Once upon a time, they’re the words which start the best parables, there was an Australian businessman who made his fortune developing a dot.com business which he sold last year for around $140 million.

His name is Graeme Wood and he was the man behind Wotif.com, a website now part of the Expedia empire.

Graeme has a well-developed social conscience and cares deeply about the environment, so deeply that it has been reported that he is helping to fund the Australian edition of a left-leaning newspaper, The Guardian, and an Aboriginal group opposed to the plans of two Indian companies wanting to develop coal mines in Queensland’s Galilee Basin

On the other side of world there’s a recently elected Prime Minister of India who sees it as his duty to lift hundreds of millions of his people out of a life of privation and suffering and he is determined to start that process by giving them electric power.

Narendra Modi is the Indian go-getter who has launched the world’s most heavily populated country on a pathway to modernisation partly because he knows it has to be done and partly because he also knows that India has fallen a country mile behind its great rival, China.

So, in order to get power to the people Modi has embarked on a three-pronged campaign of building power stations, modernising an archaic government-controlled business called Coal India, and encouraging some the country’s top businessman to go forth and find coal deposits elsewhere that can be imported to ensure a reliable supply of fuel.

Modi has his enemies and some of those are people with views similar to those held by Australians such as Graeme Wood.

So, last week the Indian PM did the opposite of the Wotif-com founder. He started to attack environmental groups opposed to his modernisation campaign.

Greenpeace is one of the targets for an Indian crackdown designed, it seems, to force the organisation out of India because of a belief that its activities (and those of other environmental groups) are costing the country up to three percentage points of growth – a loss of 0.3% from an economy growing at around 7% a year.

The primary target of the environmental campaigners is Modi’s policy of building up to 600 new coal-fired power stations across the country, roughly half of all currently-planned coal-fired power stations.

As a morality tale this epic.

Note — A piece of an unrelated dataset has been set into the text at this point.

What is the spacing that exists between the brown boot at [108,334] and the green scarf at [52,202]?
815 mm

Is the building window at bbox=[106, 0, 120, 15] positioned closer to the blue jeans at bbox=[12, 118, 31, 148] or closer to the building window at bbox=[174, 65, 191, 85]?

Graeme Wood is convinced that the Galilee coal projects of the Indian companies, Adani and GVK, must be stopped.

He told the Australian Financial Review newspaper earlier this week that he was “totally passionate” about stopping the coal mines: “because it’s an absurdity, it’s the destruction of the world as we know it, it’s about greed versus the future of the natural world”

That’s about as crystal clear as you get environmental views these days and Graeme Wood is allowed to hold them and The Hog respects that point.

However, there is a flaw in the crusade against the Galilee mines and that lies in the comment about “greed versus the future of the natural world” because people, as well as animals, fish and plants, are part of the natural world – quite an important part actually.

And that’s Modi’s point. The Indian Prime Minister is looking beyond trees and coral reefs which might (but probably will not be) threatened by increased coal shipping movements along the Queensland coast to see what his people need, and that’s economic development.

For most Australians, comfortable with their electric powered homes, their electric powered offices, electric powered factories and, in some cases, electric powered cars it’s hard to imagine life in an Indian village where houses have dirt floors and life expectancy is 20 years less than in Australia, and even 10 years less than China.

The natural world has primacy in the eyes of environmental campaigners. People come first for many others and one of those people who has signed up for a “people first” campaign is Narendra Modi and his push for a modern, coal-powered, India.